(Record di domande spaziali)

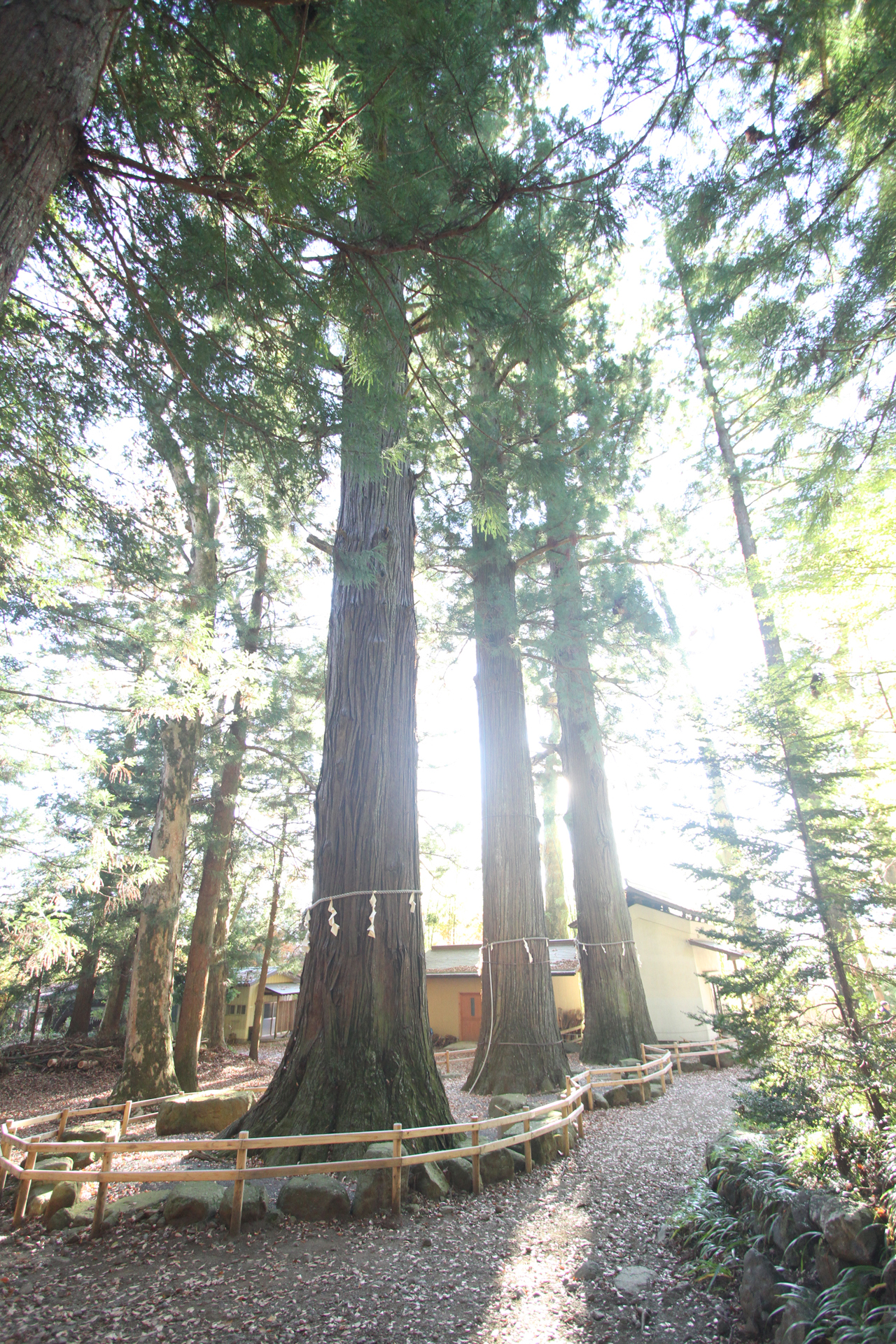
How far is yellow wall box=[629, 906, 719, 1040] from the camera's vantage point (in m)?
14.6

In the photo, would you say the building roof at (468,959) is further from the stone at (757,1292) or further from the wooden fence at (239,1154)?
the stone at (757,1292)

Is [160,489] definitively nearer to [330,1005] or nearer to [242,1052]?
[330,1005]

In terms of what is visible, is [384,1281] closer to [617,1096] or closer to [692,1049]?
[617,1096]

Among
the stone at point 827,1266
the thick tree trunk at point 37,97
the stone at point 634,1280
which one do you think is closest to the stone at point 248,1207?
the stone at point 634,1280

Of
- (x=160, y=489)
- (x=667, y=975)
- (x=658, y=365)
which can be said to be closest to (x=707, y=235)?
(x=160, y=489)

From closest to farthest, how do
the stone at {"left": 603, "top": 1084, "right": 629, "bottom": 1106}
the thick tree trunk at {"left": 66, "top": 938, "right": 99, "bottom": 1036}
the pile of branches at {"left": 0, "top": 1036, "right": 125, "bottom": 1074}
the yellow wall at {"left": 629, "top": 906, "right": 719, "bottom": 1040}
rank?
the stone at {"left": 603, "top": 1084, "right": 629, "bottom": 1106} → the pile of branches at {"left": 0, "top": 1036, "right": 125, "bottom": 1074} → the yellow wall at {"left": 629, "top": 906, "right": 719, "bottom": 1040} → the thick tree trunk at {"left": 66, "top": 938, "right": 99, "bottom": 1036}

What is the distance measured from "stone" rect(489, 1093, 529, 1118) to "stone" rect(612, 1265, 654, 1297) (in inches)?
95.9

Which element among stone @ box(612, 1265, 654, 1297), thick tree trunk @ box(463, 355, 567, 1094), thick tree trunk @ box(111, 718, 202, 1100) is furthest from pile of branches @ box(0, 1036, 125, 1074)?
stone @ box(612, 1265, 654, 1297)

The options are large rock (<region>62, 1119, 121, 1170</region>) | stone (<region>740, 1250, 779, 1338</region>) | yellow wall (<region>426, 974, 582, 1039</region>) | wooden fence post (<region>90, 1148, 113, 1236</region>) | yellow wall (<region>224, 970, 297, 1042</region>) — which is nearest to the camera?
stone (<region>740, 1250, 779, 1338</region>)

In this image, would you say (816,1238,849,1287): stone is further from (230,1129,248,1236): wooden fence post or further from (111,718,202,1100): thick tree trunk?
(111,718,202,1100): thick tree trunk

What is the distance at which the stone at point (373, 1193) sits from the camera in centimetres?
371

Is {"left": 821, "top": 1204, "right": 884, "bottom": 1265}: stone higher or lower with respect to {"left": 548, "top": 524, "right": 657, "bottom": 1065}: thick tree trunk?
lower

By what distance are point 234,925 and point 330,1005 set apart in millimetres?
16063

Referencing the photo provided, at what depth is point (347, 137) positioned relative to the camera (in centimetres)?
253
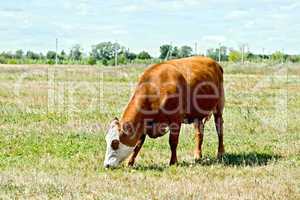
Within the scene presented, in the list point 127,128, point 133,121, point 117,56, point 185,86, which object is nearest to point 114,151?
point 127,128

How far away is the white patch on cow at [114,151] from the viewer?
35.0 feet

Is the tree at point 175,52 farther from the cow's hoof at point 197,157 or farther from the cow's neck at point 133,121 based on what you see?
the cow's neck at point 133,121

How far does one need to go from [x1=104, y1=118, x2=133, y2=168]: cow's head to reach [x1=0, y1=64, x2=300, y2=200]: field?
0.21 meters

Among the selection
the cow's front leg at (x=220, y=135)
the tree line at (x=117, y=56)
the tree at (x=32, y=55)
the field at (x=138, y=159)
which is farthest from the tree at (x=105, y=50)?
the cow's front leg at (x=220, y=135)

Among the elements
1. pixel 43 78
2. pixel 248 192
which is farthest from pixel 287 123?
pixel 43 78

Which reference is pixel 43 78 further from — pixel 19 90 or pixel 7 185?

■ **Consegna**
Inserisci in una tabella Markdown, con le colonne "Numero" e "Riga", le righe dei record che vanno da quella contenente "Among the elements" fino alla fine dei record, entrambe le estremità incluse e senza le righe vuote.

■ **Risposta scritta**
| Numero | Riga |
|---|---|
| 1 | Among the elements |
| 2 | 1. pixel 43 78 |
| 3 | 2. pixel 248 192 |
| 4 | which is farthest from pixel 287 123? |
| 5 | pixel 43 78 |
| 6 | Which reference is pixel 43 78 further from — pixel 19 90 or pixel 7 185? |